Gert van der Kolk - 06 51050119 info@oio.nl

Het eerste van drie stukjes over integraliteit. Hier staat deel twee; het derde komt later in april.

Afkijken

Vers uit de collegebanken werd ik secretaris van een “interdepartementale” commissie jeugdbeleid. Dat klonk wel goed, maar wist ik veel… Er waren acht ministeries in vertegenwoordigd en bijna allemaal vonden ze zichzelf het belangrijkst. “Mijn” ministerie, Welzijn, want onze minister was “coördinerend”. Justitie, want daar zat een groot deel van de jeugdhulpverlening. Sociale Zaken, want de jeugdwerkloosheid was erg groot.
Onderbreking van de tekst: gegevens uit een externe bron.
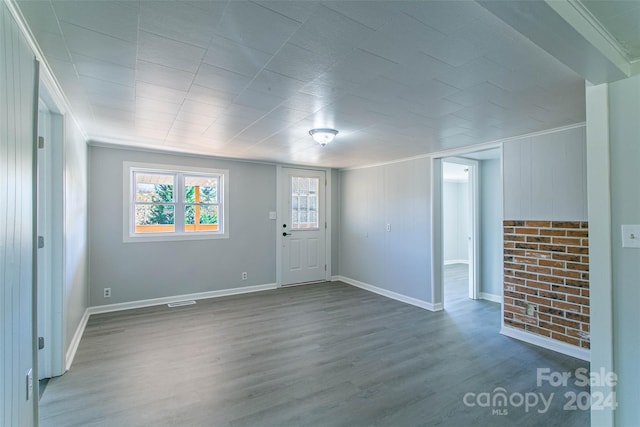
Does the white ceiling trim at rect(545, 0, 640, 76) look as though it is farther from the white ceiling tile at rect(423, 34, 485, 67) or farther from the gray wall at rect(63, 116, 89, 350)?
the gray wall at rect(63, 116, 89, 350)

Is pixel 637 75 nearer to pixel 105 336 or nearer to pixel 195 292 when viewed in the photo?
pixel 105 336

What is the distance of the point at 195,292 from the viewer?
4.83 metres

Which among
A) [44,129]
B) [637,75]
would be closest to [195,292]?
[44,129]

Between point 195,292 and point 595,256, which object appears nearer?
point 595,256

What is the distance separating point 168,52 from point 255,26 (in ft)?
1.92

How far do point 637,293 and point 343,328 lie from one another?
8.64ft

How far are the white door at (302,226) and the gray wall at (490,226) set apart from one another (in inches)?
111

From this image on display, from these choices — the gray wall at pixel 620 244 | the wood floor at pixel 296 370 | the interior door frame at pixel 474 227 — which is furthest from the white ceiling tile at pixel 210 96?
the interior door frame at pixel 474 227

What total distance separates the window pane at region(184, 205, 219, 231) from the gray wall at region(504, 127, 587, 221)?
419cm

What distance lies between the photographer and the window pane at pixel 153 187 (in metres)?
4.51

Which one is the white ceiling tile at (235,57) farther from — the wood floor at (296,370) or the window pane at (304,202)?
the window pane at (304,202)

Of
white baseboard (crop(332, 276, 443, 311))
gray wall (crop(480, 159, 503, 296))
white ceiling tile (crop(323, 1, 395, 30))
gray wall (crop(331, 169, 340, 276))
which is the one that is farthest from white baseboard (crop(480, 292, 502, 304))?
white ceiling tile (crop(323, 1, 395, 30))

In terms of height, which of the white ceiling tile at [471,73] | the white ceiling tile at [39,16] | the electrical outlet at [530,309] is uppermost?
the white ceiling tile at [39,16]

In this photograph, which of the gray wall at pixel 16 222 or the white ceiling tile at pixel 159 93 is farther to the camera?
the white ceiling tile at pixel 159 93
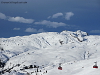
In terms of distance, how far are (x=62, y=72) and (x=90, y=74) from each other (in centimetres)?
1291

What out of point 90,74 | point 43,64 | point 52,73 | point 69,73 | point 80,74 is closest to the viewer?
point 90,74

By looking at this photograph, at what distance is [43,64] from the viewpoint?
198m

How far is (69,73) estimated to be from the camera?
5394cm

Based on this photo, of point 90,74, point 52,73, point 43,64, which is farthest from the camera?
point 43,64

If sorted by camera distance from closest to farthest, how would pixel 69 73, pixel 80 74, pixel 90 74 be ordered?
1. pixel 90 74
2. pixel 80 74
3. pixel 69 73

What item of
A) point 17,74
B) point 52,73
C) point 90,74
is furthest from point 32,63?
point 90,74

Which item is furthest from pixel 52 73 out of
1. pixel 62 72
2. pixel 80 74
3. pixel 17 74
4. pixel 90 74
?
pixel 17 74

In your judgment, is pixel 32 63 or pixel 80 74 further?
pixel 32 63

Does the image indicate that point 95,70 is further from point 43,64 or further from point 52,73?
point 43,64

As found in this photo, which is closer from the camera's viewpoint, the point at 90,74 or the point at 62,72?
the point at 90,74

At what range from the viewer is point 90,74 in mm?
44969

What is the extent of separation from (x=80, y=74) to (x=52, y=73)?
460 inches

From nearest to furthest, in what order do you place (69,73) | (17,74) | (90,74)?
(90,74) < (69,73) < (17,74)

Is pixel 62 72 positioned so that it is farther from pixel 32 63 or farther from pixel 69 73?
pixel 32 63
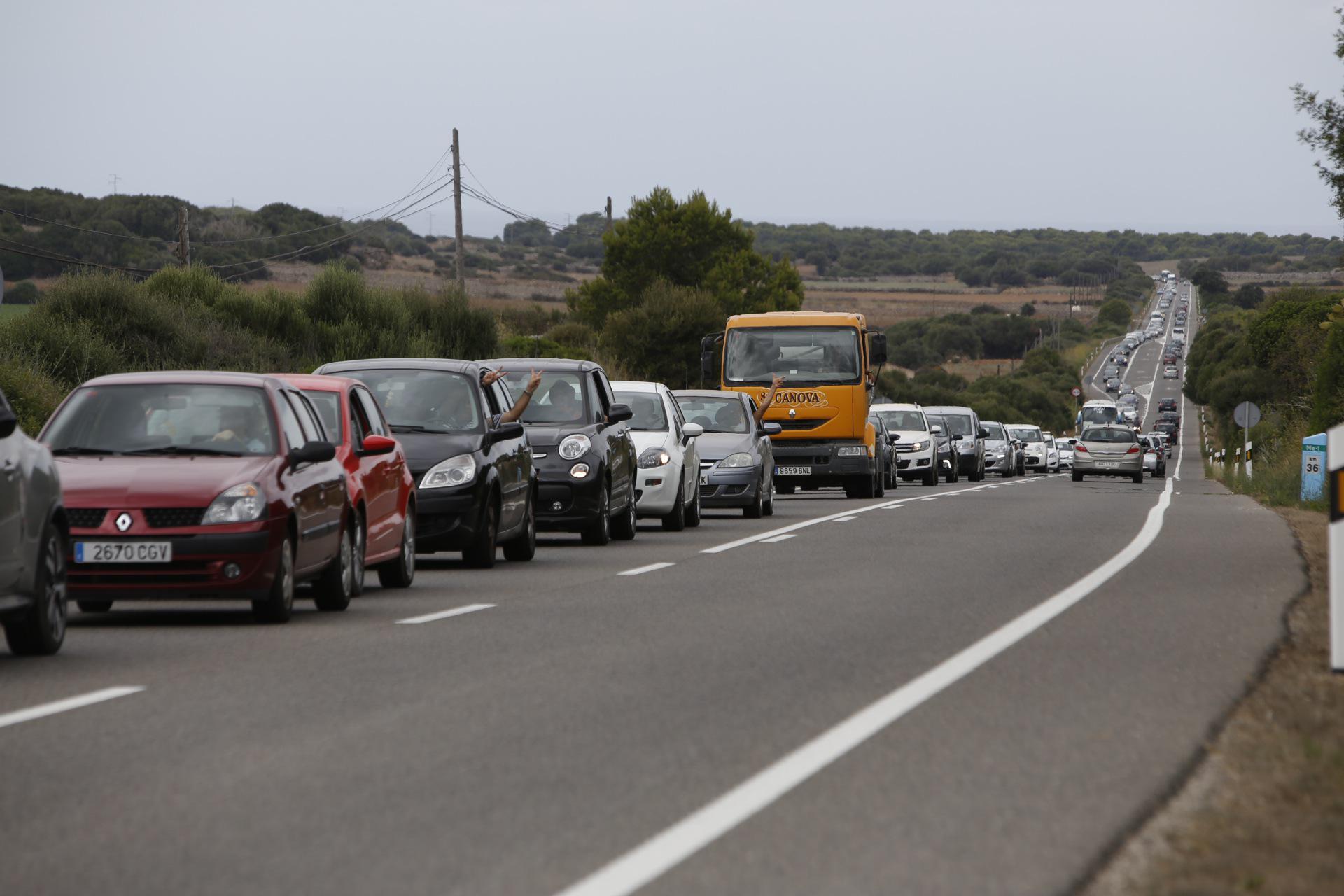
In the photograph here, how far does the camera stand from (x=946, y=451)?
1945 inches

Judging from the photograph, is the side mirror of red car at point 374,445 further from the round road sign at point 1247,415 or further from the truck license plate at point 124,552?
the round road sign at point 1247,415

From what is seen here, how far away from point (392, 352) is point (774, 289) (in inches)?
1850

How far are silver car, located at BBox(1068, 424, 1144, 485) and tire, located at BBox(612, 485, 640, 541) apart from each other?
31471mm

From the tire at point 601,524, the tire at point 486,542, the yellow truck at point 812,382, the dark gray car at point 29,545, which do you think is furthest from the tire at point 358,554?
the yellow truck at point 812,382

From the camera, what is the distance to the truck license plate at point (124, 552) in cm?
1161

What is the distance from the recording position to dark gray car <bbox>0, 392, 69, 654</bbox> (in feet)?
32.3

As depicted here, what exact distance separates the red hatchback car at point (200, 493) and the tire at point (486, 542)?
9.73 ft

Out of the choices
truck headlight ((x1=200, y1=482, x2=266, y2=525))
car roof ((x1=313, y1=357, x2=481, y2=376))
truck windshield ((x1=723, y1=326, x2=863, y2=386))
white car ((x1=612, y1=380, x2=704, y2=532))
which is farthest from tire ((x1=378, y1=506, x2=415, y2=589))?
truck windshield ((x1=723, y1=326, x2=863, y2=386))

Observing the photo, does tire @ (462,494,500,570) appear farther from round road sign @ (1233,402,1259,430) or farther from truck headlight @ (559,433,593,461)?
round road sign @ (1233,402,1259,430)

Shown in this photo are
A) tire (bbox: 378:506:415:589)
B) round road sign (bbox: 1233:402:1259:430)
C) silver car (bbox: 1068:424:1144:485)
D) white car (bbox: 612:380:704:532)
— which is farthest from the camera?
round road sign (bbox: 1233:402:1259:430)

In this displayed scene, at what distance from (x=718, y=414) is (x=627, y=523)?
20.3ft

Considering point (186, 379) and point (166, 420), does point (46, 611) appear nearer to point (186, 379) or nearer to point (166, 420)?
point (166, 420)

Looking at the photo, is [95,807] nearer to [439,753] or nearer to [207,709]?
[439,753]

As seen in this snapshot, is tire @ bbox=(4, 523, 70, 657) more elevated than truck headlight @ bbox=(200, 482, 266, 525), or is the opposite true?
truck headlight @ bbox=(200, 482, 266, 525)
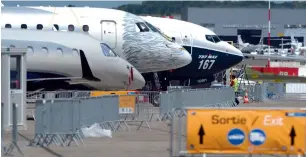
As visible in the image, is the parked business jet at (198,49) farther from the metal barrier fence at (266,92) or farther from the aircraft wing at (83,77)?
the aircraft wing at (83,77)

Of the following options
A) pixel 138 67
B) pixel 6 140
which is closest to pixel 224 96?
pixel 138 67

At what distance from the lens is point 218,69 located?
40.7 m

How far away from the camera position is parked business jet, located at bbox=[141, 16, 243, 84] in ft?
129

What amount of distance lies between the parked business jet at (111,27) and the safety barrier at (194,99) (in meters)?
2.42

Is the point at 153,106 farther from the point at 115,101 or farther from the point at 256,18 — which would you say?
the point at 256,18

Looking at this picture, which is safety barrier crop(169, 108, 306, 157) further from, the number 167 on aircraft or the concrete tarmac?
the number 167 on aircraft

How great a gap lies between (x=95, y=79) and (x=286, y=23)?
13936 cm

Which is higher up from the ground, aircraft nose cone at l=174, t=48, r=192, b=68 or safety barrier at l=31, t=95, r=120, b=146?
aircraft nose cone at l=174, t=48, r=192, b=68

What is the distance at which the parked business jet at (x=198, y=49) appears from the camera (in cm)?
3947

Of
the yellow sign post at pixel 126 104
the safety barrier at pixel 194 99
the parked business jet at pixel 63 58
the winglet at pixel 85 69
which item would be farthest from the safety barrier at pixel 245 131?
the winglet at pixel 85 69

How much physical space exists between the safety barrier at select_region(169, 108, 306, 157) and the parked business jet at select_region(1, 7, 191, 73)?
791 inches

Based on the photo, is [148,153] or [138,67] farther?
[138,67]

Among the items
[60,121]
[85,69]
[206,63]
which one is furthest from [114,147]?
[206,63]

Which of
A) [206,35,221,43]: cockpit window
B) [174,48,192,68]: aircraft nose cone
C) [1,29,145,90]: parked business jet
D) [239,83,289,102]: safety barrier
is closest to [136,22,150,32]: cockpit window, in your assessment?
[174,48,192,68]: aircraft nose cone
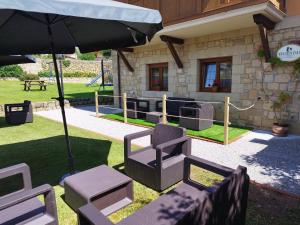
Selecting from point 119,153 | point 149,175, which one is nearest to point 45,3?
point 149,175

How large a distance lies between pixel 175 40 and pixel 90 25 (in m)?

Het werd een harde leerschool – hoe realiseer je samenwerking bij zoveel competitie?

Integraal

Een kernactiviteit van die commissie was het opstellen van een integrale nota jeugdbeleid. Daar brak ik zowat mijn hoofd over: integraal. Wat bedoelden ze daar mee? Ik kreeg antwoorden als: “Dat we het van alle kanten hebben bekeken”, “Dat het volledig is”, “Dat de diverse onderdelen met elkaar samenhangen”. Samenhangen waarmee? Hoe weet je of je alle kanten hebt gehad? Of je volledig bent? Het gevoel van verlamming dat me overviel, was een gevolg van het AHMAS-effect: Alles Hangt Met Alles Samen.

Richtinggevend

Er is niet veel veranderd. Een rondgang op het web laat zien dat we streven naar een integraal gezondheids-, omgevings-, onderwijsverbeterings- en sociaal beleid. Naar een integrale filebestrijding, inkoop en samenwerking binnen gemeenten. En ook naar een integrale innovatie-, migratie, preventie-  en gebiedsagenda…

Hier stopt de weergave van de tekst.